In a new theater piece, Red Meat for the Alt. Right, Laura Sydell ’83, who served as digital culture correspondent for National Public Radio for more than 16 years, explores truth, facts and her experiences “reporting on the transformation of human society by computers — an experiment in which most of us are guinea pigs.”
On Thursday, Feb. 18, Sydell will discuss the piece with Stephanie A. Weisman, founder and artistic/executive director of The Marsh, an arts and performance hub based in the San Francisco Bay Area.
Inspired by a story she reported for NPR’s All Things Considered, Red Meat for the Alt. Right draws on Sydell’s experience investigating the proliferation of fake news. “I’m using theatre as a way to have a conversation about what I saw reporting on the technology revolution that I couldn’t discuss using the traditional forms of journalism,” Sydell explains.
While it is a work of art, not journalism, the piece “journeys into the world where disinformation is created and conspiracy theories are fed” as it attempts to reckon with the “contradictory emotional truths that live right next to the facts,” as The Marsh describes.
Sydell’s work — including appearances on All Things Considered, Morning Edition, Weekend Edition, and NPR.org — focuses on the ways in which technology is transforming our culture and how we live.
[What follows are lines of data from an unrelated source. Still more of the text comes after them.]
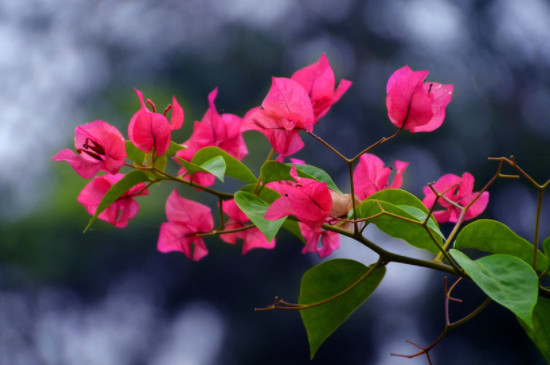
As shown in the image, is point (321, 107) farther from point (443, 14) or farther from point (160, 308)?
point (443, 14)

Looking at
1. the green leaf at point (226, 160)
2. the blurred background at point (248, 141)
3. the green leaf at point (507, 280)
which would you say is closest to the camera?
the green leaf at point (507, 280)

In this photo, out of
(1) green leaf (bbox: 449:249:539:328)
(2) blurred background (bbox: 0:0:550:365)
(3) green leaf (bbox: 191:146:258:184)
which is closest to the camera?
(1) green leaf (bbox: 449:249:539:328)

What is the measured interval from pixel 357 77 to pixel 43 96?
66cm

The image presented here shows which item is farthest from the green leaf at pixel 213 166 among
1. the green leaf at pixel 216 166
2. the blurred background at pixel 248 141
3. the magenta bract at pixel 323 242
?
the blurred background at pixel 248 141

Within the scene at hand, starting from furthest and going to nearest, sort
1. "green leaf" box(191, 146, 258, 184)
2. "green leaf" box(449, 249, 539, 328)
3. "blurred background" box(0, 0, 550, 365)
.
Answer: "blurred background" box(0, 0, 550, 365) < "green leaf" box(191, 146, 258, 184) < "green leaf" box(449, 249, 539, 328)

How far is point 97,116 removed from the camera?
1068 mm

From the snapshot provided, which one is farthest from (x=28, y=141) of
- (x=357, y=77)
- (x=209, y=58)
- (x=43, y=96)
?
(x=357, y=77)

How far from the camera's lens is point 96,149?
308 mm

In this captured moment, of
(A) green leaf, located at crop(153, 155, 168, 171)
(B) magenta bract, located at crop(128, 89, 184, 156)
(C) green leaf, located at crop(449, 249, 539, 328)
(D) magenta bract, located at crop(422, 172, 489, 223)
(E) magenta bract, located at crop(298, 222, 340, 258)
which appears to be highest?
(B) magenta bract, located at crop(128, 89, 184, 156)

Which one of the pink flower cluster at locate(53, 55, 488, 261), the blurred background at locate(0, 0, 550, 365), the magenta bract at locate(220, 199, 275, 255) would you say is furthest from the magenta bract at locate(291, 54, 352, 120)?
the blurred background at locate(0, 0, 550, 365)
In 2016, her investigation of the origins of a fake news story led her to the doorstep of a fake news godfather who was running a small publishing empire out of his home in Southern California. Her report won a National Headliner Award and was nominated for a Mirror award by Syracuse University.
Sydell fell in love with the intimate storytelling qualities of radio, which combined her passion for theatre and writing with her addiction to news. Over her career she has covered politics, arts, media, religion and entrepreneurship. She has traveled through India and China to look at the impact of technology on developing nations. In China, she reported on how American television programs like Lost broke past China’s censors and found a devoted following among the emerging Chinese middle class. She found in India that cell phones are the computers of the masses.
In 2011, Sydell teamed with Alex Bloomberg of NPR’s Planet Money team and reported on the impact of patent trolls on business and innovations particular to the tech world. The results were a series of pieces that appeared on This American Life and All Things Considered. The hour-long program on This American Life – “When Patents Attack! – Part 1” – was honored with a Gerald Loeb Award and accolades from Investigative Reporters and Editors. A transcript of the entire show was included in The Best Business Writing of 2011 published by Columbia University Press.
Her reporting on race relations, city politics and arts was honored with numerous awards from organizations such as The Newswomen’s Club of New York, The New York Press Club and The Society of Professional Journalists. American Women in Radio and Television, The National Federation of Community Broadcasters and Women in Communications have all honored Sydell for her long-form radio documentary work focused on individuals whose life experiences turned them into activists.
Before joining NPR in 2003, Sydell served as a senior technology reporter for Public Radio International’s Marketplace, where her reporting focused on the human impact of new technologies and the personalities behind the Silicon Valley boom and bust.
Sydell graduated magna cum laude with a bachelor’s degree from William Smith, and earned a J.D. from Yeshiva University’s Cardozo School of Law. After finishing a one-year fellowship with the National Arts Journalism Program at Columbia University, she served as a teaching fellow at the Graduate School of Journalism at University of California, Berkeley.
In 2017, she delivered the HWS Convocation address and received the William Smith Alumna Achievement Award.